I don’t know what is ur focus or plans with Relevanssi, but introducins this features you could use it for growth new user base, getting more exposure by showing how and why u should use Relevanssi etc.
Think about it as growth strategy as well, not just another feature. But indeed, widget feature is must for almost every WP plugin.
Growth of user base and adding new features is fine, but I’m developing Relevanssi alone, which means there is no time to add each new feature, and at some point getting new users is not a good thing, as more users means more time spent doing customer support and less time spent developing the plugin.
Thanks for your feedback, though. It is welcome and appreciated, even if it doesn’t automatically lead to new features. These are complicated features you’re asking for here, and building them will take months in the best case (there’s the already-existing related searches feature, yes, but adding it to a widget requires thinking about performance issues, for example ).
By the way – if there’s a related searches widget, what should it show when it’s displayed on a page that is not a search page? WordPress doesn’t have a built-in method of displaying widgets on just one particular page, so what would a related searches widget show on a non-search page? Any suggestions?
Well, you need to scale your business. That is the obstacle for everyone. Scalling is process involving and training more people and automation, etc.
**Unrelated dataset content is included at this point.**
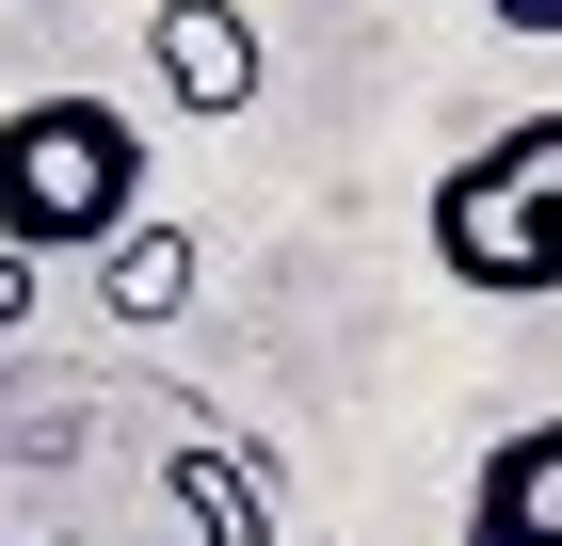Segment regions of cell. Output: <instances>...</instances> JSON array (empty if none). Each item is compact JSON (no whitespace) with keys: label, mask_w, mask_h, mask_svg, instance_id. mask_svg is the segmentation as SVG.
<instances>
[{"label":"cell","mask_w":562,"mask_h":546,"mask_svg":"<svg viewBox=\"0 0 562 546\" xmlns=\"http://www.w3.org/2000/svg\"><path fill=\"white\" fill-rule=\"evenodd\" d=\"M130 225H145V129L113 97H16L0 113V242L113 257Z\"/></svg>","instance_id":"obj_1"},{"label":"cell","mask_w":562,"mask_h":546,"mask_svg":"<svg viewBox=\"0 0 562 546\" xmlns=\"http://www.w3.org/2000/svg\"><path fill=\"white\" fill-rule=\"evenodd\" d=\"M434 257H450V290H562V113H515L498 145H467V161L434 177Z\"/></svg>","instance_id":"obj_2"},{"label":"cell","mask_w":562,"mask_h":546,"mask_svg":"<svg viewBox=\"0 0 562 546\" xmlns=\"http://www.w3.org/2000/svg\"><path fill=\"white\" fill-rule=\"evenodd\" d=\"M145 65H161L177 113H241V97H258V16H241V0H161V16H145Z\"/></svg>","instance_id":"obj_3"},{"label":"cell","mask_w":562,"mask_h":546,"mask_svg":"<svg viewBox=\"0 0 562 546\" xmlns=\"http://www.w3.org/2000/svg\"><path fill=\"white\" fill-rule=\"evenodd\" d=\"M467 546H562V419H530V434H498V450H482Z\"/></svg>","instance_id":"obj_4"},{"label":"cell","mask_w":562,"mask_h":546,"mask_svg":"<svg viewBox=\"0 0 562 546\" xmlns=\"http://www.w3.org/2000/svg\"><path fill=\"white\" fill-rule=\"evenodd\" d=\"M177 514H193V546H273V499H258V466L241 450H177Z\"/></svg>","instance_id":"obj_5"},{"label":"cell","mask_w":562,"mask_h":546,"mask_svg":"<svg viewBox=\"0 0 562 546\" xmlns=\"http://www.w3.org/2000/svg\"><path fill=\"white\" fill-rule=\"evenodd\" d=\"M97 290L130 305V322H177V305H193V225H130V242H113V274H97Z\"/></svg>","instance_id":"obj_6"},{"label":"cell","mask_w":562,"mask_h":546,"mask_svg":"<svg viewBox=\"0 0 562 546\" xmlns=\"http://www.w3.org/2000/svg\"><path fill=\"white\" fill-rule=\"evenodd\" d=\"M33 274H48V257H33V242H0V337L33 322Z\"/></svg>","instance_id":"obj_7"},{"label":"cell","mask_w":562,"mask_h":546,"mask_svg":"<svg viewBox=\"0 0 562 546\" xmlns=\"http://www.w3.org/2000/svg\"><path fill=\"white\" fill-rule=\"evenodd\" d=\"M482 16H498V33H562V0H482Z\"/></svg>","instance_id":"obj_8"}]
</instances>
If Relevanssi is one of your main business, you should invest in it, so it can return 10x, 100x.
For example, maybe relevanssi integrate with Sphinx which allow to even better search, with more performance and for the larger sites. Since you stated that it’s getting slow with 30k + posts.
Answer on your question is simple. You can show most popular searches or latest searches. Or even autohide on non-search pages.
The large-scale searching is a field I’ll leave to others. There are many superior products there already – there’s no way one man can compete with products like Solr, Elastic, Swiftype, Addsearch, Algolia or Lucidworks Site Search.
It’s also a question of being true to one’s values and doing what gives one pleasure. For me, that’s puzzling out code problems and helping people, not managing a business or getting rich.
It’s not one man job for sure.
Anyway, I understand your vision and was very plesant suprised for how long you are responding to comments and dedicated you are.
Relevanssi is great plugin. Seems his role is to replace default WP search and provide better experience.
The related searches function is returning a double urlencoded URL and encoded title.
search_query = “Microsoft Teams”
Related searches returns:
microsoft%20teams
I tried replicating this problem but couldn’t. One possible explanation is that the query is stored encoded in the database. Is that possible? As you can see from the
relevanssi_related()
function, the query is retrieved from the database, and the URL is passed throughrawurlencode()
, and the title goes throughesc_attr()
. That’s just single encoding, but if the query is already encoded in the database, that would cause a double encoding.